I nodded. “Yes, I am. I don’t know what’s going on anymore. I’ve always been so sure of myself and now I’m doubting my every move.”

This was another part of the whole vulnerability deal, and I flashed back to that night in Ireland, with a horde of Unseelie warriors attempting to wipe us out. Xanthe, like a tiny golden toy general, begging me to throw down the book as I fought like hell to let go of whatever I needed to let go of to succeed.

I’d been betrayed.

Everything I knew to be true became a beautiful lie. My entire life I’d been chained to a cart and led in the direction Xanthe wanted, my grandmother guiding me because I had no one else. No family other than her, no allegiance to anyone except Xanthe. No clarity.

It had been the biggest fight of my life to be free instead of what she wanted me to be. And I still fought, to know the mother who died because she’d chosen to love. To find the father I wasn’t sure would want me. Would he be happy to see me, glad for the rescue? Or angry with the fabled wrath of his kind? Angry because I was a physical reminder of the reason for his imprisonment?

“You’ll figure it out. I have complete faith. But if you tell me to leave one more time, I’ll do to you what I did to that sheep.”

That drew a smile. “Do you think I’m afraid of your little threats?”

He grabbed me and pulled me forward in a hug, his arms hard around me. “I can’t offer you pretty words,” he muttered against my ear. “But I can offer myself. Dirty, depraved, and dark. I’ll always come back to you.”

My hands rode along his spine, tracing the muscles of his shoulders beneath the tatters of his clothes, memorizing him. “Even if it’s my fault you run?”

“Even so.
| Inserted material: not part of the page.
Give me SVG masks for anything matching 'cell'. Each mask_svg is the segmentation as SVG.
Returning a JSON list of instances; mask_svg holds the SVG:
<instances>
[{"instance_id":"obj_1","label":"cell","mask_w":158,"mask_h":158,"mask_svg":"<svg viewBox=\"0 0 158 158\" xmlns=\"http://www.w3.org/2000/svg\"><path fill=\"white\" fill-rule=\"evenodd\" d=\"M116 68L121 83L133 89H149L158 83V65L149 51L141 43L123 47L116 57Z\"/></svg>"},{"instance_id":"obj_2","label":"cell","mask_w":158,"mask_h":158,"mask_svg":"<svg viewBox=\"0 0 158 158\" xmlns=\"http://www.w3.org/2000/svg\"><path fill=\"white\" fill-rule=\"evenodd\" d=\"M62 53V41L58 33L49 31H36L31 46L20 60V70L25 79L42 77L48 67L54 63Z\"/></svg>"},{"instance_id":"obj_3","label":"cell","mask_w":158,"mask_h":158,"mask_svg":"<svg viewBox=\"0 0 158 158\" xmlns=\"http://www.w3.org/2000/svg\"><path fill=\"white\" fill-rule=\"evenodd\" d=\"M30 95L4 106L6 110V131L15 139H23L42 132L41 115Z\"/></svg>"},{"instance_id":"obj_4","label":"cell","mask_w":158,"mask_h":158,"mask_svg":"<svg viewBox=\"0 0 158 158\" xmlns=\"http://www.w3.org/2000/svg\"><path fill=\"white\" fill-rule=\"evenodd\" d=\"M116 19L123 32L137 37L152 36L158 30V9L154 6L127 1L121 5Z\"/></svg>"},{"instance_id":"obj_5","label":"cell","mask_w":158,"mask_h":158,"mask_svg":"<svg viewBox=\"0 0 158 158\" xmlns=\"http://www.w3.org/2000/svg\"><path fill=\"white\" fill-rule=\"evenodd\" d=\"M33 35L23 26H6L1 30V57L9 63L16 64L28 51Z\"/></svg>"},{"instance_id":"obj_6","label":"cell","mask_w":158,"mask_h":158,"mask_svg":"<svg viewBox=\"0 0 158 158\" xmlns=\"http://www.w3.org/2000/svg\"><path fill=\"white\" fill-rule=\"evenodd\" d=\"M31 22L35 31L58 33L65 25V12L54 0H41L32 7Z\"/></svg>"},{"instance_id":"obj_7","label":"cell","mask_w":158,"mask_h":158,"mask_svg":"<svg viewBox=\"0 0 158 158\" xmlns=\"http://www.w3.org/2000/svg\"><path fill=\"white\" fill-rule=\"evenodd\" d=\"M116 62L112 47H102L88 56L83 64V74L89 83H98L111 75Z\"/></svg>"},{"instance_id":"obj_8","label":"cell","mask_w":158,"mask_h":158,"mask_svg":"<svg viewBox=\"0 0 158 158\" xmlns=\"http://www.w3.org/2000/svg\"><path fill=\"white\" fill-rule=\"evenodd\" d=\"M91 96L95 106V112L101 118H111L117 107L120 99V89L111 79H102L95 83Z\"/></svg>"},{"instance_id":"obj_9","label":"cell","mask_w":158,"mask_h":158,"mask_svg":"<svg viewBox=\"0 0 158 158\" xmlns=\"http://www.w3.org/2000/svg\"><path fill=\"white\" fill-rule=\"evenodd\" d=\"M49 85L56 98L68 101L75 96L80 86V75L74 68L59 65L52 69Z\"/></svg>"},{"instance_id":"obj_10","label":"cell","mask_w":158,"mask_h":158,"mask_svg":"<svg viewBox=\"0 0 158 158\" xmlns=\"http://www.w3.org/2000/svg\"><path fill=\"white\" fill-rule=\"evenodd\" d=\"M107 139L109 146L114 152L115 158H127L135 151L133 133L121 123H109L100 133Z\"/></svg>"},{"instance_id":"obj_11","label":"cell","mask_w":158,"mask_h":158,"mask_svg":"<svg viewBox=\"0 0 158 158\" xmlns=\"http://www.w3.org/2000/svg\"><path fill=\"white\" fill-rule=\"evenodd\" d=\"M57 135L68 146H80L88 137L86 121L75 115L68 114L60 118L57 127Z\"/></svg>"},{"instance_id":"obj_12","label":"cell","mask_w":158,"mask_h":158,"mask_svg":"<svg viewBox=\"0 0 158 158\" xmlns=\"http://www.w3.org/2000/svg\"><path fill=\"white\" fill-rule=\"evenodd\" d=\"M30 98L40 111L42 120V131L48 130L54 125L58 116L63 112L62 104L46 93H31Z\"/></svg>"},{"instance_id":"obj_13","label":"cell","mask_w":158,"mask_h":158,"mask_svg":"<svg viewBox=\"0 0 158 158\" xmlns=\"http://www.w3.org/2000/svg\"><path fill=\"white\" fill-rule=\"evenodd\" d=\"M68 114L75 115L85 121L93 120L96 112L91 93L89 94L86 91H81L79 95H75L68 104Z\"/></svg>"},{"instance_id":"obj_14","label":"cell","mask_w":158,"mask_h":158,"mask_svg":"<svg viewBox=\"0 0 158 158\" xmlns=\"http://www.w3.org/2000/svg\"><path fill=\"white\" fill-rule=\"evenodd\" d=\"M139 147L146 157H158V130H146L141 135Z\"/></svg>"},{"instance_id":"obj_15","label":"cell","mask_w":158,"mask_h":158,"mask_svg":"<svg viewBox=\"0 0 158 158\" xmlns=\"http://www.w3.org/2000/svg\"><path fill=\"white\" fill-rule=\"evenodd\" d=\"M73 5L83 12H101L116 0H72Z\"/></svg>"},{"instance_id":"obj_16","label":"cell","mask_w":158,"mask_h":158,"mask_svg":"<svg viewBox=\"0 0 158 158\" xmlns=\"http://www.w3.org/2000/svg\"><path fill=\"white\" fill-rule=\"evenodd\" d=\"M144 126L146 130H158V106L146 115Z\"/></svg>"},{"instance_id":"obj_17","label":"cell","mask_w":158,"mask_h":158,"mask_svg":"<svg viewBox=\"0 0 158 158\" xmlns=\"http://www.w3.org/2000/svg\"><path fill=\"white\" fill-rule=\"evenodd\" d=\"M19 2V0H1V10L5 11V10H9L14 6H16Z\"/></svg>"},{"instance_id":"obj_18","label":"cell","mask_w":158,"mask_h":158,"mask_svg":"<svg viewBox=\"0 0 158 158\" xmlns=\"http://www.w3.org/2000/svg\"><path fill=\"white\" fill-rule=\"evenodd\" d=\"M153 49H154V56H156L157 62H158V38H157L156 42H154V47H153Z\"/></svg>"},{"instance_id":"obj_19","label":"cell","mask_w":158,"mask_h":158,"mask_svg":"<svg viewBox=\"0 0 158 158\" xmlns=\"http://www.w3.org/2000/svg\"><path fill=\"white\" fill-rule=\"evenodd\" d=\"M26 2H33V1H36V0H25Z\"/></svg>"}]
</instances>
Now, if you aren’t going to take my advice and wait a few days before trekking, then let’s find some clean water, get some granola in my gut, and storm the Underworld.”

“Who knows?” I said, breaking the hug. “Maybe you’ll be my secret weapon. No one will be expecting you to beast-mode out, Wolfie.”

This would be so much easier if I could teleport. To snap from one plane of existence to the next. The one time I’d done it had been with my grandmother’s help, where she’d promptly attacked me the second we made it to the Shadow Kingdom.

I turned around to retrieve my bag and the attack came out of nowhere. A silver-and-black blur bounced through the trees and straight at my stomach. Knocked back a pace, breath left me and my vision went dark around the edges.

“What the hell?” The murmur came through gritted teeth.

My hearing seemed muffled, like someone had stuffed a wad of cotton so far down into my ears it touched my brain. I could feel my fingers digging into fertile soil in an attempt to right myself. It felt as though hours passed before I jumped to my feet again.

And stood staring into the yellow-and-gold eyes of a black-haired lamia.

“Snake woman. Cute.” I wiped my mouth clear of dirt and blood. “Did Hades send you?” We were close enough to the hungry mouth of his lair that I wouldn’t be surprised if this was our welcoming party.

Instead of answering, the lamia cried out, a pink forked tongue slipping through her lips and tasting the air. Her right arm came at me and the air slowed around us. I bent, ducking, and her fist fell above my ear, the blow hard as iron.

Me? Too slow?

Or some kind of sickly intervention on a divine level?

Either way, it wasn’t to my benefit. I rolled onto my shoulder, legs coming up in the air in an attempt to get her to trip. The lamia jumped in the air to avoid the kick. She came down hard and pushed out at me with a yell.

A blast of magic sent me toward a tree trunk. The rough bark scratched my cheek when I met it face first.

Her arms went wide, and she said in a slight accent, “Your enemies send their greetings, Mistake.”